Professor Henry Kaye (Kaye) Ibbertson, Emeritus Professor of Endocrinology at the University of Auckland and previous Head of the Department of Endocrinology at Auckland Hospital, died on 12 July 2018 age 91 years. Kaye graduated from the University of Otago in 1951 and, after working at Auckland Hospital as a junior doctor, did postgraduate training at the Hammersmith Hospital in London under Professor Russell Fraser, and at the Royal Free Hospital in London working with Dr Shelia Sherlock. He returned to New Zealand in 1963 to head the Radioisotope Unit at Auckland Hospital and went on to establish the Department of Endocrinology at the Hospital in the mid-1960s. As Head of Department, and Professor of Endocrinology at the University (1970-1992), he was responsible for training a large number of younger physicians who have gone on to senior positions in New Zealand and beyond.

His influence extended well beyond the University and Hospital. He held important positions in the Royal Australasian College of Physicians, the Medical Research Council, the Child Health Research Council, the Auckland Medical Research Foundation, and was a foundation member of both the NZ Society of Endocrinology and the Australian and NZ Bone and Mineral Society. Both these societies have established ongoing awards named in his honour.
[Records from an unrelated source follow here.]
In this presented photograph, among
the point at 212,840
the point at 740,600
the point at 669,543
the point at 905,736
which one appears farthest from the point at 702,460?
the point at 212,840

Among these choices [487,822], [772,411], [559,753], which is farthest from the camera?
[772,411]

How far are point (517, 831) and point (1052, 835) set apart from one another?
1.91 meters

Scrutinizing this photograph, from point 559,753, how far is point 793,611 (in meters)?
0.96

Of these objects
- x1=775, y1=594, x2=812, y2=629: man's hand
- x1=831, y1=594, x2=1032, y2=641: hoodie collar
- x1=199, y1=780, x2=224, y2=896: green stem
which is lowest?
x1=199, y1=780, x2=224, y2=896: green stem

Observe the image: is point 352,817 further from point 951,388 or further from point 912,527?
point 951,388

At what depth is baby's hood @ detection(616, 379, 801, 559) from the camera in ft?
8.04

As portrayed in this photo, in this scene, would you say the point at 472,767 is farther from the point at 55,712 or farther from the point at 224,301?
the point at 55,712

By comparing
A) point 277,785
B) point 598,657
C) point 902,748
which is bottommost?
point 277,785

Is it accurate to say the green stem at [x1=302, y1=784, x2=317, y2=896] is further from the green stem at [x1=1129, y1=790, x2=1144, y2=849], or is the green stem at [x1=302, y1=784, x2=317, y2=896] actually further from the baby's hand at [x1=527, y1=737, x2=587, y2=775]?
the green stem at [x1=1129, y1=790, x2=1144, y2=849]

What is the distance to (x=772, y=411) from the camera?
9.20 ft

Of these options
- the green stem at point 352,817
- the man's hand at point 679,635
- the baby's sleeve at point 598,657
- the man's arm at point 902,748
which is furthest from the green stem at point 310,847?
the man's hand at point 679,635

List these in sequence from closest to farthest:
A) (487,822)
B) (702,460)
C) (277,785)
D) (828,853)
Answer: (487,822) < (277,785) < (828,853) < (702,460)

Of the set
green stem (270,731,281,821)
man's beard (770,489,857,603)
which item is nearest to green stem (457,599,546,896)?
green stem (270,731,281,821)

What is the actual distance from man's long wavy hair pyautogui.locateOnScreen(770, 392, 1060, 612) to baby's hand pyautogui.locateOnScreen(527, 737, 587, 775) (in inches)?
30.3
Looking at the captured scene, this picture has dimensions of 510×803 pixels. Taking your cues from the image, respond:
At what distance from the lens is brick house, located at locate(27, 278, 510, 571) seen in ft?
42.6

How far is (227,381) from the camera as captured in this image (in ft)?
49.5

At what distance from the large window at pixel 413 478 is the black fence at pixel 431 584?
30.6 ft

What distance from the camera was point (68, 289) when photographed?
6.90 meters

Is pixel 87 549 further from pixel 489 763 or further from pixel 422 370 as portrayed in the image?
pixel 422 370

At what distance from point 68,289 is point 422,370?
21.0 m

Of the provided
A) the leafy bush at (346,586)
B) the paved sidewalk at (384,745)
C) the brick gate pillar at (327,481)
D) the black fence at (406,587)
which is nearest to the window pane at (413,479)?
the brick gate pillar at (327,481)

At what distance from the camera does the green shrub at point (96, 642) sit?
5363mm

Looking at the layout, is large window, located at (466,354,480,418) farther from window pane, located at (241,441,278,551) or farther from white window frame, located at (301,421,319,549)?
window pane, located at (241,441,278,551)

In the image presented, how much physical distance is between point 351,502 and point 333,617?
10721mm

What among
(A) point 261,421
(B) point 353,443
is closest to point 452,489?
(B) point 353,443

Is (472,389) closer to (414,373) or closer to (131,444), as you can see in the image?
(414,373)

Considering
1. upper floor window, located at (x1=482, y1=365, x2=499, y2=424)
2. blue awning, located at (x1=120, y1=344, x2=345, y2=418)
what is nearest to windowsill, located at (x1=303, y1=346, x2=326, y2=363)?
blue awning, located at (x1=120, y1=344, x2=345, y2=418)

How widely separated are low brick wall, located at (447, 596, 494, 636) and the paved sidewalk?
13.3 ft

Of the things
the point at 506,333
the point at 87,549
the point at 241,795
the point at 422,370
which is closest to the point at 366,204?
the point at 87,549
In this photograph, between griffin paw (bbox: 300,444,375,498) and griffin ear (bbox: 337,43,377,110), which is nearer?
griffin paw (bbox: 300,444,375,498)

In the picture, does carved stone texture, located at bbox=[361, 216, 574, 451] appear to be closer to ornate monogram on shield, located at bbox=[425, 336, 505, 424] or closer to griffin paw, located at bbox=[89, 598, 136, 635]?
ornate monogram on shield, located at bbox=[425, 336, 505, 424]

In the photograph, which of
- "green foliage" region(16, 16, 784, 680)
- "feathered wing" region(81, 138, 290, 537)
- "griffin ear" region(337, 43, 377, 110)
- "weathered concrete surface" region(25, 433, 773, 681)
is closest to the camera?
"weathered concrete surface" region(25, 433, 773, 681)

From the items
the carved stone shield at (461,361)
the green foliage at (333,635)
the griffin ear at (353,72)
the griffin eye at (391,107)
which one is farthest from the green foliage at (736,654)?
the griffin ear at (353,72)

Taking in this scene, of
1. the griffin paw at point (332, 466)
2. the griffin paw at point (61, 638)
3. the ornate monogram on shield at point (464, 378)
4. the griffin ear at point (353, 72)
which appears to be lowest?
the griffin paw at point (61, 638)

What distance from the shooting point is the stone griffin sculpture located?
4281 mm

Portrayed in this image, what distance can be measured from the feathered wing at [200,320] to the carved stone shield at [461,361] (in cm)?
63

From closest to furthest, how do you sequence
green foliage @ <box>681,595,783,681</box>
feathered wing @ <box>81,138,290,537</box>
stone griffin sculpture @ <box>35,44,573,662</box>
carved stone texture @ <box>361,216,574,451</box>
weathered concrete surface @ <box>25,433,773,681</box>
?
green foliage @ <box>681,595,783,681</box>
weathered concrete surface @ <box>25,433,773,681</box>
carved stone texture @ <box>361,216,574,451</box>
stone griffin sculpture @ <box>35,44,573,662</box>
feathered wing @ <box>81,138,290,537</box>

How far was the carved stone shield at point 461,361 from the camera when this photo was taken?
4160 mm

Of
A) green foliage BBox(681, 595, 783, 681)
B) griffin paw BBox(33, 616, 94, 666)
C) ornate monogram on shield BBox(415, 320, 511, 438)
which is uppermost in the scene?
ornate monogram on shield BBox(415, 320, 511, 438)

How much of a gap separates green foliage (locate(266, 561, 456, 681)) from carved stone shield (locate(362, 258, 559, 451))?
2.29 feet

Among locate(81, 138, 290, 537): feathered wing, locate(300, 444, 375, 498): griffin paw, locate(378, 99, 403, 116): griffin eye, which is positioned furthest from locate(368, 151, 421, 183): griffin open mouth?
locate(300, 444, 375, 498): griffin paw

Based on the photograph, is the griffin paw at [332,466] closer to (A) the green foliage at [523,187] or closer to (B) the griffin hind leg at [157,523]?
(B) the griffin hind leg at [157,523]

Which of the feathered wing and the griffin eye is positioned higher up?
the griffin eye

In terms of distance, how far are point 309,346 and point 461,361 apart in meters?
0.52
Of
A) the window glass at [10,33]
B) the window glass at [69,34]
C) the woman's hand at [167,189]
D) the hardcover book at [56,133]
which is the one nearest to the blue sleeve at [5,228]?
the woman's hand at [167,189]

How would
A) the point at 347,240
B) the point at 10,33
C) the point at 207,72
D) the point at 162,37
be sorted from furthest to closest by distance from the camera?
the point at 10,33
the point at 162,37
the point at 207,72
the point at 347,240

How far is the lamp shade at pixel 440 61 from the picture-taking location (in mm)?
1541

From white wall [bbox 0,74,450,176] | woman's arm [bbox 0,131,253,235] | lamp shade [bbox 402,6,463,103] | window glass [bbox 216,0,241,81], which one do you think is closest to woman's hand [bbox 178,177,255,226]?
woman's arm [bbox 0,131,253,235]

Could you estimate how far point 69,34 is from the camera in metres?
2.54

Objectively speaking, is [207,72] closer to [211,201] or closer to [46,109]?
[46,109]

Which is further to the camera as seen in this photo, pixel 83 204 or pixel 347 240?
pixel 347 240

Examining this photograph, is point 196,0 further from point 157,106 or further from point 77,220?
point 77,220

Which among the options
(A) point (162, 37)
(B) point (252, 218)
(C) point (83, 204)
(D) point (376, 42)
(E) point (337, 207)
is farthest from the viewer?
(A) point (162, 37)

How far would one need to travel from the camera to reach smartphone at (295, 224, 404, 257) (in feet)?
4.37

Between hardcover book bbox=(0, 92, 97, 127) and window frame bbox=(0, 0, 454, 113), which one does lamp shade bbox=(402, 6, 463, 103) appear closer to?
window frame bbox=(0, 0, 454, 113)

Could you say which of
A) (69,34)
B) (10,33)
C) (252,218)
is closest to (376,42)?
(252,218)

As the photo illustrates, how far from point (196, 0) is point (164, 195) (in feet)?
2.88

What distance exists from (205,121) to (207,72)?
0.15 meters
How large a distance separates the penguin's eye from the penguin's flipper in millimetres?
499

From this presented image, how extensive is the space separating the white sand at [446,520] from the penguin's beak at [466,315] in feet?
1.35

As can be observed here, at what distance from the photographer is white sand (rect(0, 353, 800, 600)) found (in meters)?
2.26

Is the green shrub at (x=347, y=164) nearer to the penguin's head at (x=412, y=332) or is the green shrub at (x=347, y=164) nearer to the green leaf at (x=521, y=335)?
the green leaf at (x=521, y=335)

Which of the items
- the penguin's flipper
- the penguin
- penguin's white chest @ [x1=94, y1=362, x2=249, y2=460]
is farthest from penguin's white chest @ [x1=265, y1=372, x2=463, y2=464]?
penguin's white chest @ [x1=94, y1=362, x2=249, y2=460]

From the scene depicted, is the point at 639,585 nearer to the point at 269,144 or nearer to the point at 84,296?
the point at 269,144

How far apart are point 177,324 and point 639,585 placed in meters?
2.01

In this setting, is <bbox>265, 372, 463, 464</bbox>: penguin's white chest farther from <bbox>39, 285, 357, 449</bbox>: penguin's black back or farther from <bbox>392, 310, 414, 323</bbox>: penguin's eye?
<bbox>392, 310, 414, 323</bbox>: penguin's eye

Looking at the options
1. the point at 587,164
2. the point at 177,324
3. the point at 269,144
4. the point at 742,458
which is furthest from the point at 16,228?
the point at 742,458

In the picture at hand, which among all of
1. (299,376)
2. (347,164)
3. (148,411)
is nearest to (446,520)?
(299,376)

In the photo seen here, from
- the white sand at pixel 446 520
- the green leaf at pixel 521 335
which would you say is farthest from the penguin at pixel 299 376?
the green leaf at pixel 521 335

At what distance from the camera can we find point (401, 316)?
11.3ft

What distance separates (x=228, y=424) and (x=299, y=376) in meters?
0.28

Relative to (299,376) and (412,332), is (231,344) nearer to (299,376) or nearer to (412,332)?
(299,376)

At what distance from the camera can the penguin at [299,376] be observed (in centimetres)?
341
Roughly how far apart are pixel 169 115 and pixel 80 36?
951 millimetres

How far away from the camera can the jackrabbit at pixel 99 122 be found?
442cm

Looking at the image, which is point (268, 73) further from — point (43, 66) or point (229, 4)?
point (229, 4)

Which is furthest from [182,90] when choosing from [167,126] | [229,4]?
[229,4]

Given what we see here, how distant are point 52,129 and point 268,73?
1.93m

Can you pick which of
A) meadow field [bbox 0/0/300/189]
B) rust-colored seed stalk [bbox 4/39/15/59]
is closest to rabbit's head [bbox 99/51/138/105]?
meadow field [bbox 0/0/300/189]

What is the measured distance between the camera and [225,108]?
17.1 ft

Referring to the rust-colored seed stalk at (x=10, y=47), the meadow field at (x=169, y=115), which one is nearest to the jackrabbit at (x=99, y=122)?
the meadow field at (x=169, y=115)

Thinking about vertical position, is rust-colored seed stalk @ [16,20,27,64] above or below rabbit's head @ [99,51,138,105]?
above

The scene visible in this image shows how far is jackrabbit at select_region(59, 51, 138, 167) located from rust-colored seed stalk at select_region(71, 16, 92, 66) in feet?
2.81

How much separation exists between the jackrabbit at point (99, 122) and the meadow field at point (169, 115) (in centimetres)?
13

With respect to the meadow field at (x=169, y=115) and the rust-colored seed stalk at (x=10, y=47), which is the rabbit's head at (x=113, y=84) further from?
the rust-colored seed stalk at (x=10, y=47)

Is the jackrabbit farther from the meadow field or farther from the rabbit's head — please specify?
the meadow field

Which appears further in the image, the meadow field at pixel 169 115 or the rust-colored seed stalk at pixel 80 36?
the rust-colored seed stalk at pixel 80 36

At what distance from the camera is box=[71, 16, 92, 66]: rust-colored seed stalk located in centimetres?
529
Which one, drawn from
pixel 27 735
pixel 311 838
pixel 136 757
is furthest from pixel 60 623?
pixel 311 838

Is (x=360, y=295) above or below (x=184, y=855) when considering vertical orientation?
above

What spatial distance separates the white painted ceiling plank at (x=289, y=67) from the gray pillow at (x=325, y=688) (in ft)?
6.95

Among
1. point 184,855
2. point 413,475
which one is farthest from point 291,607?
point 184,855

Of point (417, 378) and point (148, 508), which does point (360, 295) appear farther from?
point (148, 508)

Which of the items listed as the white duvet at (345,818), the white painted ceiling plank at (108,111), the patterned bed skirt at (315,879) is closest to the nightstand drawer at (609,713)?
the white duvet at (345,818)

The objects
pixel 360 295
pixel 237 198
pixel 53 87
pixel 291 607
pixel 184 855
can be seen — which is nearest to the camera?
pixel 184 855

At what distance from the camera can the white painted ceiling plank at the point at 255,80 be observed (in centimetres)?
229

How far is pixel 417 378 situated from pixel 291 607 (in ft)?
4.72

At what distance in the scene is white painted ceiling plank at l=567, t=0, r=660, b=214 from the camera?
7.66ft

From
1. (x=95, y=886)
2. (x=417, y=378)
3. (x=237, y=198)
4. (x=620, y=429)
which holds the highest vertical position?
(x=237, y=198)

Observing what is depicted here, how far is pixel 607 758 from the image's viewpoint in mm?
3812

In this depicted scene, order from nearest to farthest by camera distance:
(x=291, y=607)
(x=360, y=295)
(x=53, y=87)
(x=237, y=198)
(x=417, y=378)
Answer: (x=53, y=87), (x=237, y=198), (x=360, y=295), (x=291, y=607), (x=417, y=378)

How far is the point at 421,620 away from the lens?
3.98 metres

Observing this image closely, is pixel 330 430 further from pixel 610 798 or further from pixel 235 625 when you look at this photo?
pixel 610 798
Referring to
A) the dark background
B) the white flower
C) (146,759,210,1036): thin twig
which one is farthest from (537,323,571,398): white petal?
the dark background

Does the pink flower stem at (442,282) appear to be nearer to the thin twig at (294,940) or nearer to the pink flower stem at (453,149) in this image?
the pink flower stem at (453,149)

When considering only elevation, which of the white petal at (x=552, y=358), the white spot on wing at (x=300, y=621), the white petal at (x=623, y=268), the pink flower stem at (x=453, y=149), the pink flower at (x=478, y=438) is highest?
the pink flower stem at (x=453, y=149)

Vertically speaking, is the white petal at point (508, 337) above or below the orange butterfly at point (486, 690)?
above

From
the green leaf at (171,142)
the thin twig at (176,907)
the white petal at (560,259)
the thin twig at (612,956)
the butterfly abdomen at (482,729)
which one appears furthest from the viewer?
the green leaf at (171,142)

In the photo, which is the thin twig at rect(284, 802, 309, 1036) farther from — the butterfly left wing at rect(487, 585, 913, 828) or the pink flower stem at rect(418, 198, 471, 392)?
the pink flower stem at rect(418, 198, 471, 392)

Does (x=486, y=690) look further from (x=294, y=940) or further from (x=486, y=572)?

Kaye travelled to Nepal with Edmund Hillary on 3 occasions between 1966 and 1972 and studied the effects of iodine deficiency among the Sherpa population, leading to a programme of iodinisation which led to a profound improvement in the health of the Sherpa population. He helped establish a programme for growth hormone replacement in deficient children in NZ, and did much early work on treatment of Paget’s disease and osteoporosis with bisphosphonates.

Kaye had a deep interest in medical history and was a founding member of the Auckland Medical Historical Society which he chaired for many years. He was instrumental in establishing the Ernest and Marion Davis Memorial Library and Lecture Halls on the Auckland Hospital site, a great asset to the local medical community. Kaye was a keen trout fisherman, beekeeper and antiquarian. He made an immense contribution to medical research and practice in New Zealand and Australia, and he will be greatly missed by his many friends and colleagues.